Union leader Alan Gordon, who represents singers, dancers and stage managers, said he is pushing for more transparency as the Met for the first time in decades seeks to cut labor costs. The Met is seeking to cut pay for members of the three biggest unions by more than 16%. Union leaders are preparing for a potential lockout.
"This is supported by public money," Mr. Gordon said. "If the Met's going to go dark, people should know what's going on."
The Met, faced with declining ticket sales, an insufficient endowment and growing expenses, is hoping for a financial reset. Its operating budget grew to $327 million last year from $209 million in 2006, when general manager Peter Gelb took the helm.
In a memo to company members on Saturday, Mr. Gelb said the Met's board has agreed to rebuild the opera's depleted endowment on the condition that he achieve labor-cost savings.
"With a new business model in place, adjusted to today's reality of a smaller audience for opera, we will be able to guarantee the jobs, health care, and pensions of our hard working and talented employees," he wrote. "Without this change, the Met will not be able to survive."
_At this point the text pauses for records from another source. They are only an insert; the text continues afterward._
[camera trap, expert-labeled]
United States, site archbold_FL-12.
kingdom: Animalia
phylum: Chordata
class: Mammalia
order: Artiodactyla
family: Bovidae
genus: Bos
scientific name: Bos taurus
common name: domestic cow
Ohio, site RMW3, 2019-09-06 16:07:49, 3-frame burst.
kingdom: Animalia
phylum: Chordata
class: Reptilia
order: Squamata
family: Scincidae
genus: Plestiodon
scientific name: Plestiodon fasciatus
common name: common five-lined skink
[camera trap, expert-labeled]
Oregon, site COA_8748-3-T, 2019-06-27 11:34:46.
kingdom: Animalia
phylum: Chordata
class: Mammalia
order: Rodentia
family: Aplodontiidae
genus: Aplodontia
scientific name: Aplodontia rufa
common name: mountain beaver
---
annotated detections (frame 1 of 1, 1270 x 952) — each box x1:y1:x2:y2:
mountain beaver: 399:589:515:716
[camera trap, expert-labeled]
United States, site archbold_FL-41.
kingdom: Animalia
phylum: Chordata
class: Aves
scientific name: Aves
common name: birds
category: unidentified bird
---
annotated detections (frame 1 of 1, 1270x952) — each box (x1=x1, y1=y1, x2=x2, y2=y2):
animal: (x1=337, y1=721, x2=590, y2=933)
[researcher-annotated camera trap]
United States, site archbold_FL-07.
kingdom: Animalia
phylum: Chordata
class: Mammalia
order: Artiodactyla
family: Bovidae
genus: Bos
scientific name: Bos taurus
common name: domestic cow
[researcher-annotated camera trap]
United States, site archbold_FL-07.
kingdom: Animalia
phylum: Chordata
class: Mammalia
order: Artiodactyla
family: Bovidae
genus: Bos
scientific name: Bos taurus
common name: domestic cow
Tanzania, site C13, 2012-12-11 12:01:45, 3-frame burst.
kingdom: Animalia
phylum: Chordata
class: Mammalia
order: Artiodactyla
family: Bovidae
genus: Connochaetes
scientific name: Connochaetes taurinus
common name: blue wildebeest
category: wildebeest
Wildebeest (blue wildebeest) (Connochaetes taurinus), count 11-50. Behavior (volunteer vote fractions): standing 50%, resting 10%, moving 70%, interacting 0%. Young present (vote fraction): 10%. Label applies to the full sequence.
The Met's three largest unions are seeking an oversight role to rein in what they see as wasteful spending by Mr. Gelb — not on labor, but on the scale and number of new productions.
The Met has 16 labor unions, all with contracts expiring in July. Labor accounts for two-thirds of the company's operating budget.
The Met is one of the world's premier opera companies. Its 80 full-time chorus members, whose workdays sometimes stretch from 10 a.m. until midnight, earn $200,000 a year on average, according to the Met. Those earnings include revenue-sharing for high-definition broadcasts, Mr. Gordon said.
In contrast to the two other major unions, the American Guild of Musical Artists has adopted a publicly antagonistic approach. Mr. Gordon has written, and shared with reporters, fiery emails to Mr. Gelb.
"He's hurting people," Mr. Gordon said of Mr. Gelb. "There's no reason to be nice about it."